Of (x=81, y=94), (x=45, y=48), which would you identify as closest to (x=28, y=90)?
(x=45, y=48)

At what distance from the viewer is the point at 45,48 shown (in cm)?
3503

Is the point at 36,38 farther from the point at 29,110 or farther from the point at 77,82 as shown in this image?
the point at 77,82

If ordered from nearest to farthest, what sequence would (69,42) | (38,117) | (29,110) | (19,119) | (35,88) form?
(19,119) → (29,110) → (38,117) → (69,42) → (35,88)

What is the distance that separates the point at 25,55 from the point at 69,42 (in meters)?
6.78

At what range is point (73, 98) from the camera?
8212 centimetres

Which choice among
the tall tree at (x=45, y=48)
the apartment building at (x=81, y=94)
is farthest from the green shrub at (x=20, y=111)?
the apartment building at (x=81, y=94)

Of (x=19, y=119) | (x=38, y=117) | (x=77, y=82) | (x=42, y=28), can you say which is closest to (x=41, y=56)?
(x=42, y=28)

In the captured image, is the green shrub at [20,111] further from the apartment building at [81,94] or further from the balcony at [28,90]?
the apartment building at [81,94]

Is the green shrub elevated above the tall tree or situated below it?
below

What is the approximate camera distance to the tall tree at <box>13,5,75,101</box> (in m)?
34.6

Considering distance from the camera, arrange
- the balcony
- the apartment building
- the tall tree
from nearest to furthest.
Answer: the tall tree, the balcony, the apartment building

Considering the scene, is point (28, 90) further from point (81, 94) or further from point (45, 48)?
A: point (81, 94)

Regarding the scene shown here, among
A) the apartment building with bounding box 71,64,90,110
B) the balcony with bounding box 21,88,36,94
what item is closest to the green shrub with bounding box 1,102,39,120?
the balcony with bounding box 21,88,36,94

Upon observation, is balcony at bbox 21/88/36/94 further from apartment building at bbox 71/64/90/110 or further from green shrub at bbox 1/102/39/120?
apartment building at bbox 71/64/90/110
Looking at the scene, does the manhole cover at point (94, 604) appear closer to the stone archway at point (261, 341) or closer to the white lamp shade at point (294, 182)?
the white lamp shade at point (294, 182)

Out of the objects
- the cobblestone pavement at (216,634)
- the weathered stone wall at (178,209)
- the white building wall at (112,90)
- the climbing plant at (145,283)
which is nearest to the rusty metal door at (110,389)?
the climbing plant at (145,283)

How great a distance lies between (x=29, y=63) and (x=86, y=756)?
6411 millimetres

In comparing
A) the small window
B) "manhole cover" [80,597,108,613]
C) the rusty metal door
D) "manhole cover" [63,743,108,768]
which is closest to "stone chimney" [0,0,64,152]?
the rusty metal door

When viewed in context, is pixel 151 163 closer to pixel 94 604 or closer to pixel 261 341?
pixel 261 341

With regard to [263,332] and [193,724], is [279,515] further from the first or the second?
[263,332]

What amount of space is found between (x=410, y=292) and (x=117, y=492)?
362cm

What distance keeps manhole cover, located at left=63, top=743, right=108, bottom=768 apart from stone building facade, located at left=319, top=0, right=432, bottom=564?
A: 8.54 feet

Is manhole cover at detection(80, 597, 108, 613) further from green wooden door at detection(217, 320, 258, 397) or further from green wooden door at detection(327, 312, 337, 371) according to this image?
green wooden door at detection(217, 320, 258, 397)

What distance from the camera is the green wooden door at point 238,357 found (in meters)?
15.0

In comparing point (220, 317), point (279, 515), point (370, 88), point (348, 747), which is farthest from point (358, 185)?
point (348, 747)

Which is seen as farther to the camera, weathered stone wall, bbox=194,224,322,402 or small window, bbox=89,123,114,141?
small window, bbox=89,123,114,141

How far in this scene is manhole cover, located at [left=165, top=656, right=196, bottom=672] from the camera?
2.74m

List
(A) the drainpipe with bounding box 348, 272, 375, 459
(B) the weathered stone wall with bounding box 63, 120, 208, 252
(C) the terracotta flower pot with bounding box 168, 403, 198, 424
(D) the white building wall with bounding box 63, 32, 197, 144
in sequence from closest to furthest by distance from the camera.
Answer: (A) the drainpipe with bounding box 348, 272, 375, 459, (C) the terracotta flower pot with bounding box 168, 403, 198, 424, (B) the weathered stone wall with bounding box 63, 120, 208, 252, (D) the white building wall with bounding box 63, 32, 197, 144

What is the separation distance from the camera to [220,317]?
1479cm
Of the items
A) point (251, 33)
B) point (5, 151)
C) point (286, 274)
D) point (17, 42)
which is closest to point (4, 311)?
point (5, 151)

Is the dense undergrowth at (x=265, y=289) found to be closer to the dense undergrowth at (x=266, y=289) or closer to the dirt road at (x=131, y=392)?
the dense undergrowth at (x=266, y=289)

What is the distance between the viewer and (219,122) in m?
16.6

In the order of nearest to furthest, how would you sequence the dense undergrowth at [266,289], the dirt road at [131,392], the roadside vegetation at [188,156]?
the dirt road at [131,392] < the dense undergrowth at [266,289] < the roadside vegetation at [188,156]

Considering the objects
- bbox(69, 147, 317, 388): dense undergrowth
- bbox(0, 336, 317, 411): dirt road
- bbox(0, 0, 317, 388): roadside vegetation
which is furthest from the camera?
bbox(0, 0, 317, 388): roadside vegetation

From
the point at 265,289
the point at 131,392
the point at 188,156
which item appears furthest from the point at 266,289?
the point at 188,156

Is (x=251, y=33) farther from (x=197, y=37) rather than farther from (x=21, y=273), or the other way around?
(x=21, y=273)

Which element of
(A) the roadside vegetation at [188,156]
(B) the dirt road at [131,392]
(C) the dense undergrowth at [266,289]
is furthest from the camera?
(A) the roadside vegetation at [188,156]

········

* [The request]: Can you convert the entries above into a Markdown table with the columns Row and Entry text? Begin at the line containing "In the order", stop after the line containing "the dirt road at [131,392] <", number each row, and leave out blank lines.

* [Output for this exercise]:
| Row | Entry text |
|---|---|
| 1 | In the order of nearest to furthest, how would you sequence the dense undergrowth at [266,289], the dirt road at [131,392], the roadside vegetation at [188,156]? |
| 2 | the dirt road at [131,392] < the dense undergrowth at [266,289] < the roadside vegetation at [188,156] |